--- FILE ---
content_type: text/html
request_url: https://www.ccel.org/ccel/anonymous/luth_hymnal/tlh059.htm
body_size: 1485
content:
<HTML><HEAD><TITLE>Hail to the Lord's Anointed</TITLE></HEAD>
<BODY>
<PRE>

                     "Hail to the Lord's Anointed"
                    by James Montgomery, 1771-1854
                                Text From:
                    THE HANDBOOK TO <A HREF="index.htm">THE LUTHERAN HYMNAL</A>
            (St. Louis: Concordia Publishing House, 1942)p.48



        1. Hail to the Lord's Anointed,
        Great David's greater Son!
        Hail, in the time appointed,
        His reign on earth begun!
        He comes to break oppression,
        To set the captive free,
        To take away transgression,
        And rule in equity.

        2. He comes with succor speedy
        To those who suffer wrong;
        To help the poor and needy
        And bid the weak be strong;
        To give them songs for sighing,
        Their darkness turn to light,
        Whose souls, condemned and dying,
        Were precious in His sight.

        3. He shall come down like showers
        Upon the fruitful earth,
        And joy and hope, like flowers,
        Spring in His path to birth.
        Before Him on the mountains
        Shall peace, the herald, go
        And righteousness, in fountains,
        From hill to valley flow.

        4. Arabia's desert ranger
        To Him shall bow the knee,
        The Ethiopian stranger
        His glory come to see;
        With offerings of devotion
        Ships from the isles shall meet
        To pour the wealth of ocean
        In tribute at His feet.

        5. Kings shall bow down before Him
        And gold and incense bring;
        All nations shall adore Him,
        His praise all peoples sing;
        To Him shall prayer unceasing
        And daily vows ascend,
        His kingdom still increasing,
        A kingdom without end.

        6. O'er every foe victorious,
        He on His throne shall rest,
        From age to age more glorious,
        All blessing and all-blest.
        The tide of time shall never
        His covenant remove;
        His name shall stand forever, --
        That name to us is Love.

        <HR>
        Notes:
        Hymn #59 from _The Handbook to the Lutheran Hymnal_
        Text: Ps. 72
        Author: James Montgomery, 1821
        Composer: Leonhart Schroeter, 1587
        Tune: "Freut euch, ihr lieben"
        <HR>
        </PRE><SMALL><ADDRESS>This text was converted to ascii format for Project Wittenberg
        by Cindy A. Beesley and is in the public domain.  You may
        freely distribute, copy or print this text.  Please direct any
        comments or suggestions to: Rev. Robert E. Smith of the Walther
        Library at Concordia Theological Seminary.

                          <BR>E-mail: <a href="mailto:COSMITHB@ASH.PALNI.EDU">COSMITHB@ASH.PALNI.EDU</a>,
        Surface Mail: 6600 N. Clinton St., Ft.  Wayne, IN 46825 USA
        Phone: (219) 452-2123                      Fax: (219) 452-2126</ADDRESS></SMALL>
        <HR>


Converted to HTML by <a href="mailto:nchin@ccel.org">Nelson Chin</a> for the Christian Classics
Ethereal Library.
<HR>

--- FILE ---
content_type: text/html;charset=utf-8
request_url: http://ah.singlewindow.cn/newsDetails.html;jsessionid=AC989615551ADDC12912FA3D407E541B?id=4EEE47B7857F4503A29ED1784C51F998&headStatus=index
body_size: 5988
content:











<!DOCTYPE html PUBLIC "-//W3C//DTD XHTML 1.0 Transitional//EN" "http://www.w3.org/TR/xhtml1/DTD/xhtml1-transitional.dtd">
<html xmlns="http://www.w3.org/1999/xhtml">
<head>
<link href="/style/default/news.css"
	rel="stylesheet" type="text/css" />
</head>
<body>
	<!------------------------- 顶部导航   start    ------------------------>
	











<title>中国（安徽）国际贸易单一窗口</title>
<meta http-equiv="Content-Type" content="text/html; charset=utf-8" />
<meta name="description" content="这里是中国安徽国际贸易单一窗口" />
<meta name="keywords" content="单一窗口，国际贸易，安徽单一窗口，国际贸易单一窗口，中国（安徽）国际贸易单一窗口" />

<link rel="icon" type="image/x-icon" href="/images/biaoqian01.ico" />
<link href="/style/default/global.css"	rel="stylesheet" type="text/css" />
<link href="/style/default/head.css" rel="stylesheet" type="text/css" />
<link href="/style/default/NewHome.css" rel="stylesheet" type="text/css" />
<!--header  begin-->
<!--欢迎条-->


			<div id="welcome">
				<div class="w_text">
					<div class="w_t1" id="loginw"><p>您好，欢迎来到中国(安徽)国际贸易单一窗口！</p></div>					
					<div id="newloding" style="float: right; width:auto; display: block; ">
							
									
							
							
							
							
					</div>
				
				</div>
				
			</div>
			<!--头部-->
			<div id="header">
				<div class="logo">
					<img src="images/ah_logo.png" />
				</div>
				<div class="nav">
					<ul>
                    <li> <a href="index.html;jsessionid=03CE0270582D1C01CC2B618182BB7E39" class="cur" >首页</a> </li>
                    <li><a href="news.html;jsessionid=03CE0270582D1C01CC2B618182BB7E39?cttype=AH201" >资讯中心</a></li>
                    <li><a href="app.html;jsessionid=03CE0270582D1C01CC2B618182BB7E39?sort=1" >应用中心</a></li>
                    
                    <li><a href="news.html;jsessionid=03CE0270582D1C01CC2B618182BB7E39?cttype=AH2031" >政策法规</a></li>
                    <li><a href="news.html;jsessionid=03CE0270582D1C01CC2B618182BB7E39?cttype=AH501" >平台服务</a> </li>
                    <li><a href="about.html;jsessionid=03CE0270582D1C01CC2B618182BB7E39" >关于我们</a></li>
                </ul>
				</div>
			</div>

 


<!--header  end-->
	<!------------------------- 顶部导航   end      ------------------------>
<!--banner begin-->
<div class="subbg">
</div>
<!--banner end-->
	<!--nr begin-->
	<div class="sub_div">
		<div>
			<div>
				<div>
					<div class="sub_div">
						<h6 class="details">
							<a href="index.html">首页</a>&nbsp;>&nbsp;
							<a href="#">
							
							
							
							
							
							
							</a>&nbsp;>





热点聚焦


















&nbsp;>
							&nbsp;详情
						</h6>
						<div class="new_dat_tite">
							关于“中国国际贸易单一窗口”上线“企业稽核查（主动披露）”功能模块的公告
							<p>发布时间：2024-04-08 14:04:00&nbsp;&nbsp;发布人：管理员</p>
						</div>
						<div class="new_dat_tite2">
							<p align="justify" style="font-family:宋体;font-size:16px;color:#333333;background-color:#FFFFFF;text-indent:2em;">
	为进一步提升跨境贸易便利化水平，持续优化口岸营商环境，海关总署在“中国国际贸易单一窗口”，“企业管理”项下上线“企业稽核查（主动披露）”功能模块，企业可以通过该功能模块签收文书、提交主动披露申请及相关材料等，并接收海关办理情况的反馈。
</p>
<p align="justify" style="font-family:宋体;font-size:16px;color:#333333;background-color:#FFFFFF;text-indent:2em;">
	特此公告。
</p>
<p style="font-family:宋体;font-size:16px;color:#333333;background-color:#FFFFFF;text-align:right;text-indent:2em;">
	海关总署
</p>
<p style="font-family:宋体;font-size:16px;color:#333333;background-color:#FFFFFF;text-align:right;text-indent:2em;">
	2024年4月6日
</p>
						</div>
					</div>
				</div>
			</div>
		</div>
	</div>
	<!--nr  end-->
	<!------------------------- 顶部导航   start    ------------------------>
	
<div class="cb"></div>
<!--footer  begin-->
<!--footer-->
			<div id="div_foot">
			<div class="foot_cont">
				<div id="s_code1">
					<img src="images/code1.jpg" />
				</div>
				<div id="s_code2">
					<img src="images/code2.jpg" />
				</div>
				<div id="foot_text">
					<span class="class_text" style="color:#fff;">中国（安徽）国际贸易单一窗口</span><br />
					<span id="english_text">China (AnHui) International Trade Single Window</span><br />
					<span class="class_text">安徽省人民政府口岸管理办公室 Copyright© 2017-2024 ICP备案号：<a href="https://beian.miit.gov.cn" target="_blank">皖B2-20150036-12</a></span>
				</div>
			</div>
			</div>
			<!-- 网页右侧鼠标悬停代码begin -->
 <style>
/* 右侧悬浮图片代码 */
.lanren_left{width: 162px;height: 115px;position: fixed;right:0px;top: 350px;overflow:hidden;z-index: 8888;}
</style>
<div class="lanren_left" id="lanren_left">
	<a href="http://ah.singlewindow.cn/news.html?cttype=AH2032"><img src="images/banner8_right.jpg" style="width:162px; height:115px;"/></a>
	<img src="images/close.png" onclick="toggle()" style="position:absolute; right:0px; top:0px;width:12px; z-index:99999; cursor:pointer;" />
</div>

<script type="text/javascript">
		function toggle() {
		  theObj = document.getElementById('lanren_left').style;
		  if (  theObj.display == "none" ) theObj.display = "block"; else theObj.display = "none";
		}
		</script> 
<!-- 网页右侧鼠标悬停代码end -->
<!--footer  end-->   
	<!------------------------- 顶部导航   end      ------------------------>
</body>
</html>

==============================

Each line above that includes "Concordia" should be shown.

            (St. Louis: Concordia Publishing House, 1942)p.48
        Library at Concordia Theological Seminary.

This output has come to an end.